Please clarify how to use natural consequences when my child has a health issue.
My nine-year-old son often loses his coat at school. Sometimes we don't get them back. We have had him use his own money to buy a new one for himself and he has improved but sometimes he is still careless. Is it reasonable to send him to school without a coat on cold days to teach them responsibility or should we bail him out? I am afraid going to school without a coat could negatively impact his health. If he gets a cold, it could develop into a lung infection. – Dave N. P.S. He recently lost his new coat- again!
Dr. Cline's Answer:
Sounds like you have a pretty normal nine year old to me. Frustrating at times isn't it!? Surprisingly, a kid who loses his coat can grow to be an adult who appreciates nice clothing, buys expensive stuff and takes care of it. Wonder of wonders!

* _What you need to do_
- 1) Translate this sentence from the advice column on natural consequences into Spanish: "Surprisingly, a kid who loses his coat can grow to be an adult who appreciates nice clothing, buys expensive stuff and takes care of it."
- 2) Retype the advice column on natural consequences starting with "Please clarify how" and going on through "new coat- again!".

* _Material provided_

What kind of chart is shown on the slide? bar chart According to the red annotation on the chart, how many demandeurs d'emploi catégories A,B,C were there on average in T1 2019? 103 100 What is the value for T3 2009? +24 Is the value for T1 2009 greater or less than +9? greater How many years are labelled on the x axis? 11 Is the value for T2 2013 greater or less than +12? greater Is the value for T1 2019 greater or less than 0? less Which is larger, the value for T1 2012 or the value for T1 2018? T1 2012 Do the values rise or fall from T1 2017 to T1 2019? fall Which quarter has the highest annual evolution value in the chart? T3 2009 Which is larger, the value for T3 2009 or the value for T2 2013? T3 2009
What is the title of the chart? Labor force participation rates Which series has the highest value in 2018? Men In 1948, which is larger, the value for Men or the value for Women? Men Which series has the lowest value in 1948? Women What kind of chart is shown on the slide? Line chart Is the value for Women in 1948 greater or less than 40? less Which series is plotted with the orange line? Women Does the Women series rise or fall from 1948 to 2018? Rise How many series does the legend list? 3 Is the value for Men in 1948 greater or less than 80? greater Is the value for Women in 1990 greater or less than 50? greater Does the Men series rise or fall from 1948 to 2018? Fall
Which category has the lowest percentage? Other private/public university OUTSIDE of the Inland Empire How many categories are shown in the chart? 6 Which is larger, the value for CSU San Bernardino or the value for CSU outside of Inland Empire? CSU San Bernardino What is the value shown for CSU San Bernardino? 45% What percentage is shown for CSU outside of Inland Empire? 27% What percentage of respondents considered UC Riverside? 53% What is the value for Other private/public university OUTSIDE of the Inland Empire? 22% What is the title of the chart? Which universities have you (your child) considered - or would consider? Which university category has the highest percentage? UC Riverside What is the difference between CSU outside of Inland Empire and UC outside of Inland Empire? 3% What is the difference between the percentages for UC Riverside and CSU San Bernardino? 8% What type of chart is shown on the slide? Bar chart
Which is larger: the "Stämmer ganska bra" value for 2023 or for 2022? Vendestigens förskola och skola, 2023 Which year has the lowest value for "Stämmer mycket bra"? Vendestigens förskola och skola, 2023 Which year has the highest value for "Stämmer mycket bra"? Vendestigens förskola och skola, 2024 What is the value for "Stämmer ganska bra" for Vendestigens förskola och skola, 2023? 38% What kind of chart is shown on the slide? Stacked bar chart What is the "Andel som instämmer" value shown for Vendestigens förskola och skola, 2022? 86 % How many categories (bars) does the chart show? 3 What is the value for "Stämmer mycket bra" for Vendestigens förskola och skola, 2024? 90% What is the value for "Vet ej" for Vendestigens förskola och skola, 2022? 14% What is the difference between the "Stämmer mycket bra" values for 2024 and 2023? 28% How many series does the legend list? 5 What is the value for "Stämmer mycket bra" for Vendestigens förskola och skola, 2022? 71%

* _Answers to the exercises_
- 1) Sorprendentemente, un niño que pierde su abrigo puede llegar a ser un adulto que aprecia la ropa bonita, compra cosas caras y las cuida.

- 2)
Please clarify how to use natural consequences when my child has a health issue.
My nine-year-old son often loses his coat at school. Sometimes we don't get them back. We have had him use his own money to buy a new one for himself and he has improved but sometimes he is still careless. Is it reasonable to send him to school without a coat on cold days to teach them responsibility or should we bail him out? I am afraid going to school without a coat could negatively impact his health. If he gets a cold, it could develop into a lung infection. – Dave N. P.S. He recently lost his new coat- again!